A Widow, Mourning Cloaks, Pugs, and Hairstreaks

A Widow Skimmer (dragonfly) was seen in Catch the Wind on 24 May for the first sighting of the species this season. This sighting was a week or so earlier than last year’s first occurrence (see Widow Skimmer, Explore the Wild Journal, June 1-15, 2008).

Over the past few weeks I’ve seen at least one, often more, fresh Mourning Cloaks flying about on each day that I was on site. Could these fresh butterflies be the results of the colony of Mourning Cloak Caterpillars seen on May 8th munching away on an elm tree near the entrance to Explore the Wild (see Mourning Cloak, Explore the Wild Journal, May 1-15, 2009)? I think so.

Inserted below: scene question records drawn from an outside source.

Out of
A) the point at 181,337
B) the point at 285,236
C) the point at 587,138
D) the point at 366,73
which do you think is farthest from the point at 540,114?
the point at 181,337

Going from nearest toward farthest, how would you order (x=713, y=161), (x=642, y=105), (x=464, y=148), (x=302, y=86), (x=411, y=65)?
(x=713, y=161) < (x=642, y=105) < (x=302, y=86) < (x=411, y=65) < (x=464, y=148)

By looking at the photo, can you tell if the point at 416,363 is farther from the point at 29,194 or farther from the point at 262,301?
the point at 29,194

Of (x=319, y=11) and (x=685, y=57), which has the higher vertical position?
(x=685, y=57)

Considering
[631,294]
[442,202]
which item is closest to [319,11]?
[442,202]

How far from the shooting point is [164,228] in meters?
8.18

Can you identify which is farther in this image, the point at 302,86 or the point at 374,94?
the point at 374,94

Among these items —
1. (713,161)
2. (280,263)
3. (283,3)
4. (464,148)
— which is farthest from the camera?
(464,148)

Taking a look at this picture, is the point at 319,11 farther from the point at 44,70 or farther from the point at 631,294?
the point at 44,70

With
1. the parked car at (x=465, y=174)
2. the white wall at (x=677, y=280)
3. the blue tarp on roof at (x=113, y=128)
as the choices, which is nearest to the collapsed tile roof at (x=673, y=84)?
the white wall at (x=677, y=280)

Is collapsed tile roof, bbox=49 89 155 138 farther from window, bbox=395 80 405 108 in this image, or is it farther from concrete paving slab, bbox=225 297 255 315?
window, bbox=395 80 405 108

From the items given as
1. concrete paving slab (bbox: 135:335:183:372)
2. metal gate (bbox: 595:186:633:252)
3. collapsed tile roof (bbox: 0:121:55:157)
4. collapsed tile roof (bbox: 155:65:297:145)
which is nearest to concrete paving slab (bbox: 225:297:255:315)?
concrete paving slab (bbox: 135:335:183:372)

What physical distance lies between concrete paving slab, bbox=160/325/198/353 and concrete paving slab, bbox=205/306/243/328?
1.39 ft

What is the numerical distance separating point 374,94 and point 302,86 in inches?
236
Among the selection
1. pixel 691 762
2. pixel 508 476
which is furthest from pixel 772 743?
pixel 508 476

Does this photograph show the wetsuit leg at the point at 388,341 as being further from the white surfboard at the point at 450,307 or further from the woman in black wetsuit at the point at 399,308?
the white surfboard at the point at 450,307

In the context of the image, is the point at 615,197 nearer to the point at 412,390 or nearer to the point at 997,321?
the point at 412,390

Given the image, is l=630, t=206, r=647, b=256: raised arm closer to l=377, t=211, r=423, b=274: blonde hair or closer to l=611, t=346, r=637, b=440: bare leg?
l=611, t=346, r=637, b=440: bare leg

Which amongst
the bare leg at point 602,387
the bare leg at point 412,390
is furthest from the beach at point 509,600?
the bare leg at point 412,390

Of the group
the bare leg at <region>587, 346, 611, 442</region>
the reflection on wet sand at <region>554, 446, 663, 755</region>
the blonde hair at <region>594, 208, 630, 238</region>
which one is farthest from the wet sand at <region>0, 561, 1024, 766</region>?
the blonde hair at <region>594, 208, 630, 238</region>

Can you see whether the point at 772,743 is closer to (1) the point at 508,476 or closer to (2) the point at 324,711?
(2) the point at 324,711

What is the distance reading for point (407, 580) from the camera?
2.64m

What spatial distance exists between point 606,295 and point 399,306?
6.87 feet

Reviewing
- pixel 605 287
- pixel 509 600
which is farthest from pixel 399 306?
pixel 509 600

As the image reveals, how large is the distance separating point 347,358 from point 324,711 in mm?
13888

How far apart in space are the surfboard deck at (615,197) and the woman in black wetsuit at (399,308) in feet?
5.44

Larva of the Dogbane Saucrobotys Moth

Two moth caterpillars made the list of interesting insects this period. Dogbane Saucrobotys Moth, on the Dogbane growing near the entrance to the Lemur House, and Common Pug, or Common Eupithecia. Dogbane Moth caterpillars are found on dogbane and milkweeds. There’s usually a group of these caterpillars present wherever they’re found, concealed within a silken web.

Common Pug

The Pug is a tiny caterpillar that supposedly takes on the coloration of the flower it’s consuming at the time. I’ve found them in both a white and yellow color pattern on the daisies in Catch the Wind (daisies are white and yellow). You should, however, have a look at this.

Some of the butterflies seen this period were Juniper Hairstreak, Gray Hairstreak, and I thought that I saw a Great Spangled Fritillary zip by while I sat at the Bird Feeder Exhibit on Memorial Day.